**Page text**
_____

Personal information
- Born: 1 June 1947 Bucharest, Romania
- Died: 25 October 2025 (aged 78) Spain

Chess career
- Country: Romania (until 1989; 1992–2017) England (1989–1992) Spain (2017–2025)
- Title: Grandmaster (1978)
- Peak rating: 2580 (July 1986)
- Peak ranking: No. 20 (July 1986)

= Mihai Șubă =

Romanian-Spanish chess grandmaster (1947–2025)

Mihai Șubă (/ro/; 1 June 1947 – 26 October 2025) was a Romanian and Spanish chess player. FIDE awarded him the International Master title in 1975 and the Grandmaster title in 1978.

== Chess career ==
Born in Bucharest, Romania, Șubă won the Romanian Chess Championship in 1980, 1981, and 1985. Șubă began playing chess at the late age of 19 years old, making him an anomaly among grandmasters. He attended the University of Bucharest and trained in the university's chess club, where his passion for chess grew quickly. He progressed rapidly and by age 27 he had won several local championships and achieved a FIDE rating of 2460.

Șubă first came to wide attention in 1982 when he finished second, after Zoltán Ribli, at Băile Herculane. At the 1982 Las Palmas Interzonal, he finished third, behind Ribli and former World Champion Vasily Smyslov, just missing qualification for the Candidates Matches. Șubă finished first at Dortmund 1983, and equal first at Prague 1985 and Timișoara 1987.

_____

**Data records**
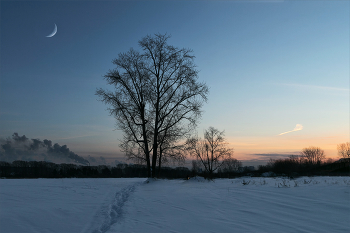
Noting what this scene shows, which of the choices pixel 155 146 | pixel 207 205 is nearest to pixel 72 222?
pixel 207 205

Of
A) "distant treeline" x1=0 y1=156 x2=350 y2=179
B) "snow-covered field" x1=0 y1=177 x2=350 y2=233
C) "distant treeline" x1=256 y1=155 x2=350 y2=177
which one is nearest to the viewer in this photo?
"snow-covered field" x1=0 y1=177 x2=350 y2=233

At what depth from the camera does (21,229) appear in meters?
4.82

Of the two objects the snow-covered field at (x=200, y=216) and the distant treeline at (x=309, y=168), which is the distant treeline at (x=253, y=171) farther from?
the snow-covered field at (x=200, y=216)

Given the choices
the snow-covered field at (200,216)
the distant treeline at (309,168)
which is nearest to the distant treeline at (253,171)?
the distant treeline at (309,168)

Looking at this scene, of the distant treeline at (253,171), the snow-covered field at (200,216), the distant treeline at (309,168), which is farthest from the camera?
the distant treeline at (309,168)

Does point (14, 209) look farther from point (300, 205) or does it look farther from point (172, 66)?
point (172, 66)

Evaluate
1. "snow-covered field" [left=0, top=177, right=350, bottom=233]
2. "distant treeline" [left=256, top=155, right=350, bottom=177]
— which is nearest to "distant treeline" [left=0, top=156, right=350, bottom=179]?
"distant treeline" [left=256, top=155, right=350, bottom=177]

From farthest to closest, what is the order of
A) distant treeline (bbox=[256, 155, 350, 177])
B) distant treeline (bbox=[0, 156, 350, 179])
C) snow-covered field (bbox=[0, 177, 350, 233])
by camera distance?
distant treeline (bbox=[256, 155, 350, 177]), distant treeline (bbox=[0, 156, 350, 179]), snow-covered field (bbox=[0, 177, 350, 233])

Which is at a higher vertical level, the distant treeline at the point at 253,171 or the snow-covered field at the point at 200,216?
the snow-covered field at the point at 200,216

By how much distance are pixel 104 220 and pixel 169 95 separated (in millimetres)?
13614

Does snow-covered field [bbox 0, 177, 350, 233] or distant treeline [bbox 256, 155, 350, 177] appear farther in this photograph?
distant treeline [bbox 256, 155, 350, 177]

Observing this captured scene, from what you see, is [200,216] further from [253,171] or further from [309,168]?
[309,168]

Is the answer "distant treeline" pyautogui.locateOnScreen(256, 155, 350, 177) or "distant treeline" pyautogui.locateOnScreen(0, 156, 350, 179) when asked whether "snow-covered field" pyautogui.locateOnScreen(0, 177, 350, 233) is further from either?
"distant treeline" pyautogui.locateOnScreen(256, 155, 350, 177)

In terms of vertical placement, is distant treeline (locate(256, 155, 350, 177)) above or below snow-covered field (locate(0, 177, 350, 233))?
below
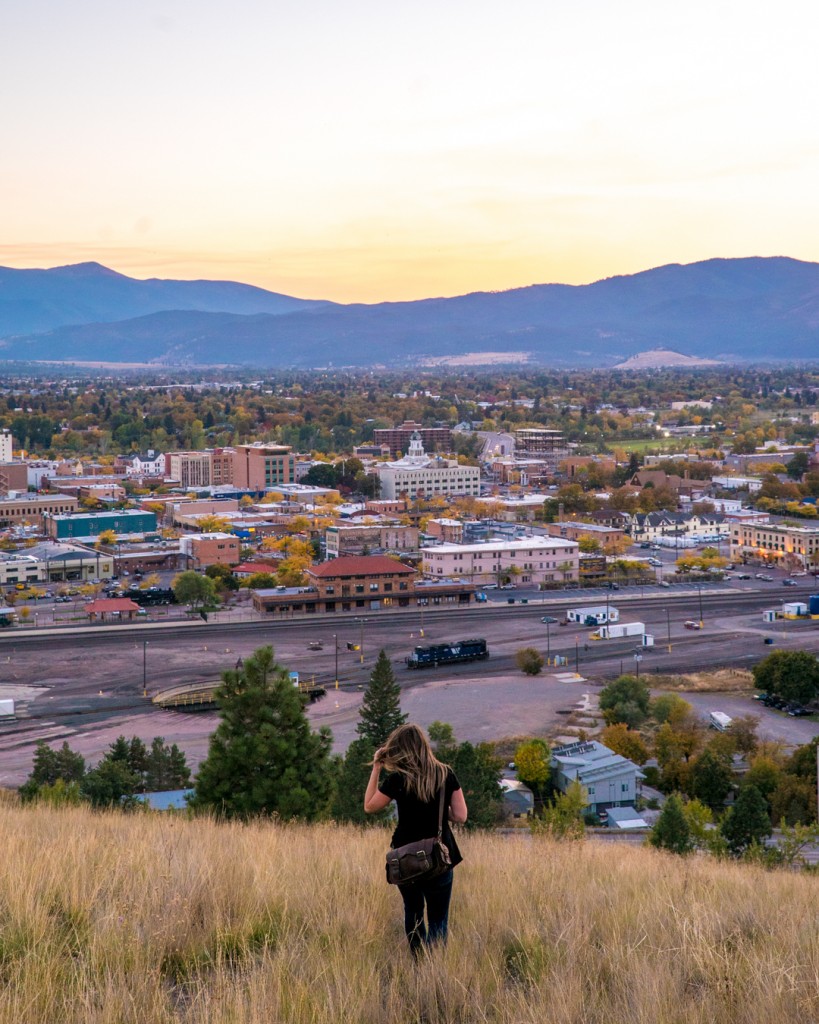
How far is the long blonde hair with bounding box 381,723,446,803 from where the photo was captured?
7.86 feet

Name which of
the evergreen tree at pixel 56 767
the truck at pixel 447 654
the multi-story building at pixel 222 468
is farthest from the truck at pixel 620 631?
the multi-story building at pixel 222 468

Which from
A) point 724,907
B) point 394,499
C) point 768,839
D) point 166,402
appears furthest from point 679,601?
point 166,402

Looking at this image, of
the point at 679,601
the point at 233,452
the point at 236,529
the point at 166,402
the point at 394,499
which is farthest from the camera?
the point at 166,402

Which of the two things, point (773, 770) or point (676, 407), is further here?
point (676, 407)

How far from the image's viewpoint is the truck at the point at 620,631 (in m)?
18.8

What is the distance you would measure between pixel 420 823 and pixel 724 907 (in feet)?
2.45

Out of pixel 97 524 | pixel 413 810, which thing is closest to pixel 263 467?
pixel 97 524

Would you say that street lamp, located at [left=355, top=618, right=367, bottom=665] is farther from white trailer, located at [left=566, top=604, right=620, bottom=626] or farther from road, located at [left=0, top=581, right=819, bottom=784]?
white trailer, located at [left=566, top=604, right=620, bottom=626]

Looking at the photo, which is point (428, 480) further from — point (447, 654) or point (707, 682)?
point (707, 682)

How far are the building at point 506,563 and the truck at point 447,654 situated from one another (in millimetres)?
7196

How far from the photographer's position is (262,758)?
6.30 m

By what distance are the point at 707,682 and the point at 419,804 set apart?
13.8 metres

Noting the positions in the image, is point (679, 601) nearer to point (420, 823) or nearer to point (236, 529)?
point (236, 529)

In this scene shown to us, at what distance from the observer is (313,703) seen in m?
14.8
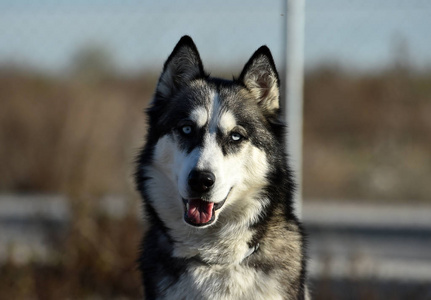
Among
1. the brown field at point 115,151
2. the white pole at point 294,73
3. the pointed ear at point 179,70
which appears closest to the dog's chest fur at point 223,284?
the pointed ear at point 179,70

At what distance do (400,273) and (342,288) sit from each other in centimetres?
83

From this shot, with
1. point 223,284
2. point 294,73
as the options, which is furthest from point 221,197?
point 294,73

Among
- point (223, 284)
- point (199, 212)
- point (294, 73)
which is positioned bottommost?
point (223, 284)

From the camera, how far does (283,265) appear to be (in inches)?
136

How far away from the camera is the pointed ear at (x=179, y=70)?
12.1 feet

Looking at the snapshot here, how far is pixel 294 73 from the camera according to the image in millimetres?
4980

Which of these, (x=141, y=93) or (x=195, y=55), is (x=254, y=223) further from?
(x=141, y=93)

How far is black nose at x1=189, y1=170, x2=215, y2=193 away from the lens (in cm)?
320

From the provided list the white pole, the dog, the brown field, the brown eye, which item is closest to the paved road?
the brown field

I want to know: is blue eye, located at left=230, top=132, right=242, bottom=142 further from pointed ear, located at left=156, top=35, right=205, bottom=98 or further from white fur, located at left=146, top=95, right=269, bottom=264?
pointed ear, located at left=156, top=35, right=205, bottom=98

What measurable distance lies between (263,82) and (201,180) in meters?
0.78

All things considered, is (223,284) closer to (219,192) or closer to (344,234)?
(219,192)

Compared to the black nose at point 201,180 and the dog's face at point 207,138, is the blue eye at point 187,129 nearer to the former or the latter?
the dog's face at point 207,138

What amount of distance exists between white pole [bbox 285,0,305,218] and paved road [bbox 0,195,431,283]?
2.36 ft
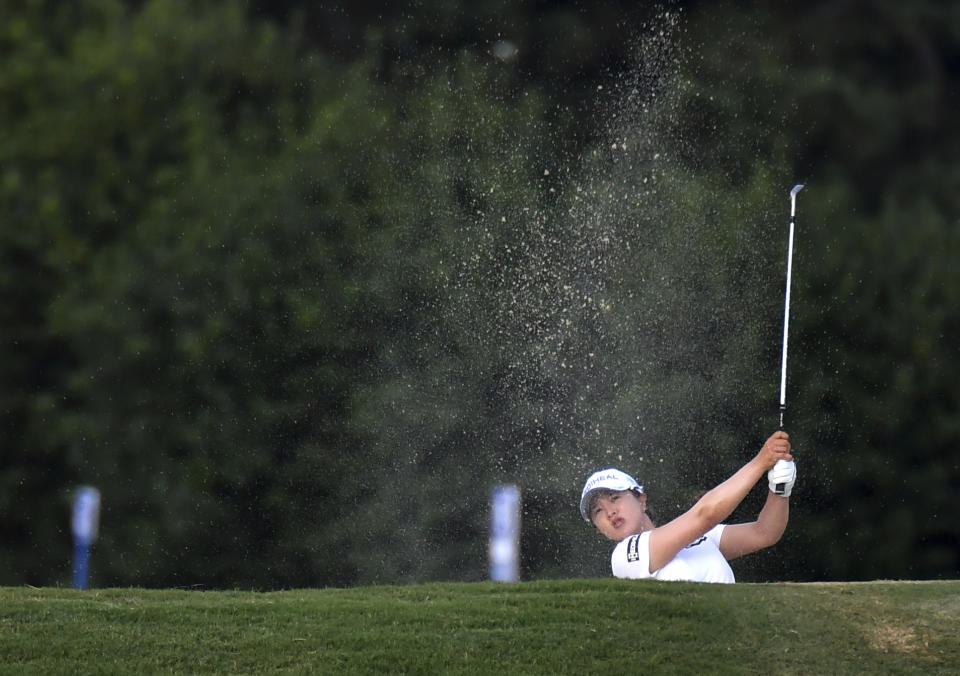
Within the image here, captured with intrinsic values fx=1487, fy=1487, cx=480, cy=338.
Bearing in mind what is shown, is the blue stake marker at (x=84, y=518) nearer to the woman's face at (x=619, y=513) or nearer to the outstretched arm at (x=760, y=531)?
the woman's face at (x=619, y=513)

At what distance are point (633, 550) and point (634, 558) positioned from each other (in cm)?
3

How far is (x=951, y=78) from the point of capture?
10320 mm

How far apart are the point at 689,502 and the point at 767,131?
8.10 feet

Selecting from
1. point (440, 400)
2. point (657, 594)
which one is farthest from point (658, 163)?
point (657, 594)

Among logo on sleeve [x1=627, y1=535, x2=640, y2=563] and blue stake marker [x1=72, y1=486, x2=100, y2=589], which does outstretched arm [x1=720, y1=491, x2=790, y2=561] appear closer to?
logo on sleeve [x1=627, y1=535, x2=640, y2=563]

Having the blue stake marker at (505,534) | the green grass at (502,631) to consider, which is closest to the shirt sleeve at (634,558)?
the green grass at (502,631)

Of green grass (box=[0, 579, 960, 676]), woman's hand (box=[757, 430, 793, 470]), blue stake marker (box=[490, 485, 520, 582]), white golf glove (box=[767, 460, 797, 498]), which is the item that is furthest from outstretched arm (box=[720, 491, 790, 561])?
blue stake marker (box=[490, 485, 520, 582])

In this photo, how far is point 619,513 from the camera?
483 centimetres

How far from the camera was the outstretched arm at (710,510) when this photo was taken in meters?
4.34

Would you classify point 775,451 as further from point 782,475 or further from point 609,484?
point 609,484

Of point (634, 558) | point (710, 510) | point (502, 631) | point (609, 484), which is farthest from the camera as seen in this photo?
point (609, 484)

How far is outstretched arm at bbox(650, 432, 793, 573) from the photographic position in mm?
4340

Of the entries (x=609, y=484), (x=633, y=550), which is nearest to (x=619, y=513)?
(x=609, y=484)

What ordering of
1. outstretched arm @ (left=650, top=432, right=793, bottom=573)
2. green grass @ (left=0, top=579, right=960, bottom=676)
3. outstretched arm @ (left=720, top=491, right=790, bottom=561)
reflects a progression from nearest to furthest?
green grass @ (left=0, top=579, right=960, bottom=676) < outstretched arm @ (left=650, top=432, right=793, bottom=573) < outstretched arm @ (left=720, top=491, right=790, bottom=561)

_____

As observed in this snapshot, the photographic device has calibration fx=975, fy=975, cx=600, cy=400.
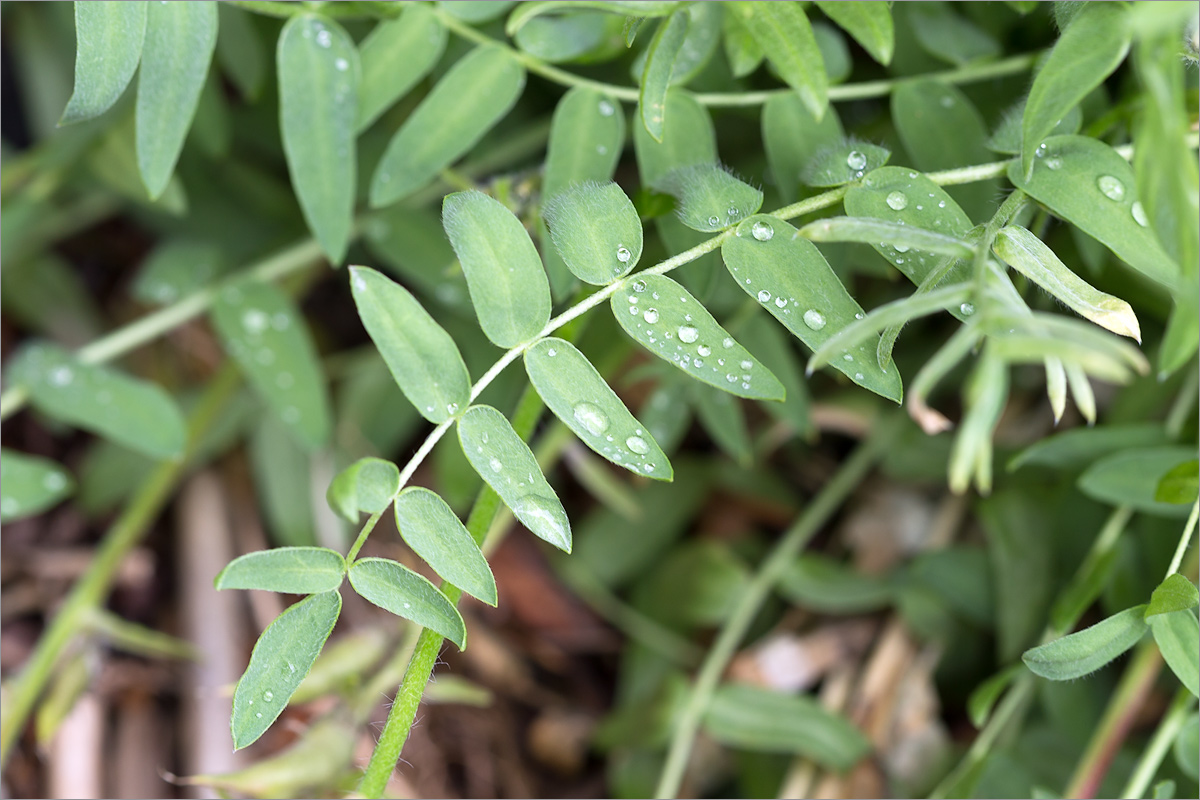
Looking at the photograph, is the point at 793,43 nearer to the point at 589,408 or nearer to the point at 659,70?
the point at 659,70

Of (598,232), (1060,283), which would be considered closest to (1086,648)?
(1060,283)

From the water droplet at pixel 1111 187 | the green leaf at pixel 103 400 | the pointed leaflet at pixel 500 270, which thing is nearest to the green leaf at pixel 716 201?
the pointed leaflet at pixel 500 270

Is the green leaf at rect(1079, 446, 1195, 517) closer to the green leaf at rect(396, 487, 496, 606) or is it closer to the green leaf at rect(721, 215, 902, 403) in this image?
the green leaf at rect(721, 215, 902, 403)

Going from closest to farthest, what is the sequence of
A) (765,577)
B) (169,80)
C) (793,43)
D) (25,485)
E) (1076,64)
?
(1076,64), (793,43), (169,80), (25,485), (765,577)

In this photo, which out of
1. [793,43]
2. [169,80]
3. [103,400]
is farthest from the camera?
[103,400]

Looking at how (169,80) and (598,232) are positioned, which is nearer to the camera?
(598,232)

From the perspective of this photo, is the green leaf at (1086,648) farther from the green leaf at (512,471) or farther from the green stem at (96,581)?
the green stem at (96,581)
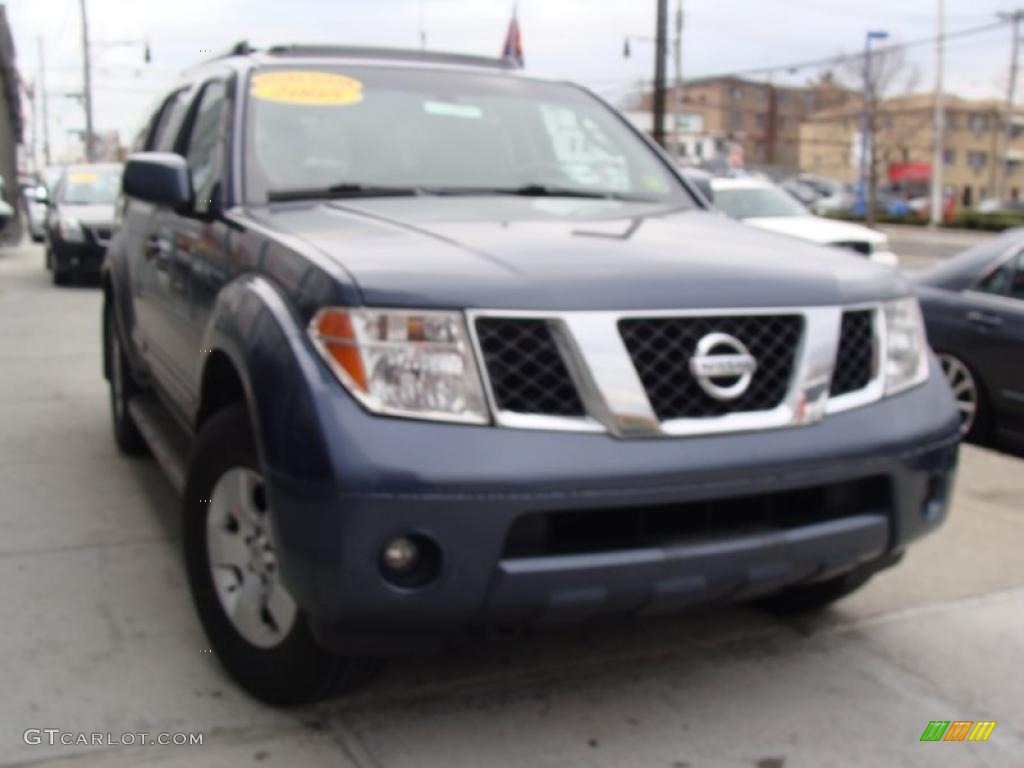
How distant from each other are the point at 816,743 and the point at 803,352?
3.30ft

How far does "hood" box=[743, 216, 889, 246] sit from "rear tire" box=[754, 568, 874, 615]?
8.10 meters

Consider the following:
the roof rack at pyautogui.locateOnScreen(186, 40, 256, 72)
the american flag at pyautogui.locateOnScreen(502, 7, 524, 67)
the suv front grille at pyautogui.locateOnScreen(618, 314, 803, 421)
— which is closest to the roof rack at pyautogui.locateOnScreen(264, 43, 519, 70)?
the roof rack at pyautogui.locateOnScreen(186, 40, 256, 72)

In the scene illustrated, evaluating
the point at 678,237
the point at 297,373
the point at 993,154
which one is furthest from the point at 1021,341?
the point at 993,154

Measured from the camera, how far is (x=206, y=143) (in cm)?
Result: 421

_____

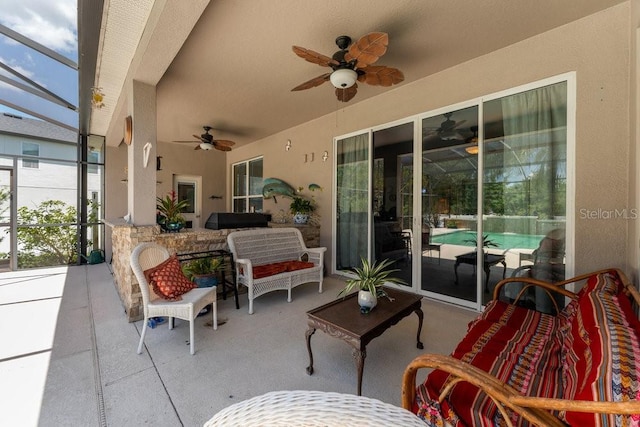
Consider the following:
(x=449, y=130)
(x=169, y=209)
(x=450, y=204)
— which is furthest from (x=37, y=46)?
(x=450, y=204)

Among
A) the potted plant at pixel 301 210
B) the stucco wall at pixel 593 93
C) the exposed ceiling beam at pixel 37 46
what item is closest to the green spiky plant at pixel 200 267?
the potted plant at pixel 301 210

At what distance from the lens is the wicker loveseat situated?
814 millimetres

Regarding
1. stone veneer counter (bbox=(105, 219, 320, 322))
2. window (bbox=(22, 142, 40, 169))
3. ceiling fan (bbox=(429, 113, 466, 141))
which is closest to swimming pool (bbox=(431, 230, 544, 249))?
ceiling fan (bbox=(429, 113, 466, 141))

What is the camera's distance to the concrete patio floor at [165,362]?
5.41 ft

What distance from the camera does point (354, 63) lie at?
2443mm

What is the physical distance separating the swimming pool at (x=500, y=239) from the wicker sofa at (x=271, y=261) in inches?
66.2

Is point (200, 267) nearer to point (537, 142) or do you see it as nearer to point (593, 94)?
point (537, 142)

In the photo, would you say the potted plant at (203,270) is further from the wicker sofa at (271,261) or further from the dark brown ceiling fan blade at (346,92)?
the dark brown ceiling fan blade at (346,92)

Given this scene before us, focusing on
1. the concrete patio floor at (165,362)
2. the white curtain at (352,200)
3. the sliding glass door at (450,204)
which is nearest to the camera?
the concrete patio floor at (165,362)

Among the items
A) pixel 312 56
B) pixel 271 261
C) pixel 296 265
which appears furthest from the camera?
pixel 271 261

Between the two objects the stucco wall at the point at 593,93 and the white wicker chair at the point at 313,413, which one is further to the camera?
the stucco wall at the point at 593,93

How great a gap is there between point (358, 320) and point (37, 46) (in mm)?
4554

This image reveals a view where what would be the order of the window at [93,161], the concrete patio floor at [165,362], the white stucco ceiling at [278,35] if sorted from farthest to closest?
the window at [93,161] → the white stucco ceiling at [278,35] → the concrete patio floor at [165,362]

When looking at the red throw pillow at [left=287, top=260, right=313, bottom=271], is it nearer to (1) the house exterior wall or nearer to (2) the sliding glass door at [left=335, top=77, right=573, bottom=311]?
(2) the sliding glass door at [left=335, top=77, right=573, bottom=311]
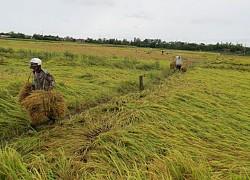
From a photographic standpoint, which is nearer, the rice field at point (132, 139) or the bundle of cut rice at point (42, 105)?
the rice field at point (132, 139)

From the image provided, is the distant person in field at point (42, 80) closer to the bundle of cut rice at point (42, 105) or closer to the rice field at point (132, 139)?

_____

**Work order A**
In the Mihai Șubă biography, at what age did Șubă begin playing chess?
**Work order B**
Continue the Mihai Șubă biography from its last sentence.

**Exercise output A**
He began at 19 years old.

**Exercise output B**
At the Lloyds Bank Masters tournament in London in 1988, citing difficulties in obtaining visas and participation in tournaments, as well as blackmail threats by Romanian authorities, Șubă defected from Romania and applied for British political asylum for himself and his son, and planned to have his wife and younger son join them in the future.

He played for England at the 1989 European Team Chess Championship, though he started playing for Romania again in 1992. In 2017 he switched his national federation to Spain. Șubă still participated in chess tournaments later in life.

Șubă was the author of the book Dynamic Chess Strategy (1991) and of the monograph The Hedgehog (2000).

== 2008 World Senior Championship ==
At the 2008 World Senior Chess Championship, Larry Kaufman was named the winner on tiebreakers ahead of Șubă in second place. The tie-breaking system used, erroneously interpreted as mandatory by FIDE, did not match the one published by the organizer, which was the valid one according to newer regulations

Subsequently, Șubă and Kaufman were retroactively declared joint winners of the championship at a FIDE Presidential Board meeting in March 2009 (with Kaufman keeping his resultant promotion to grandmaster).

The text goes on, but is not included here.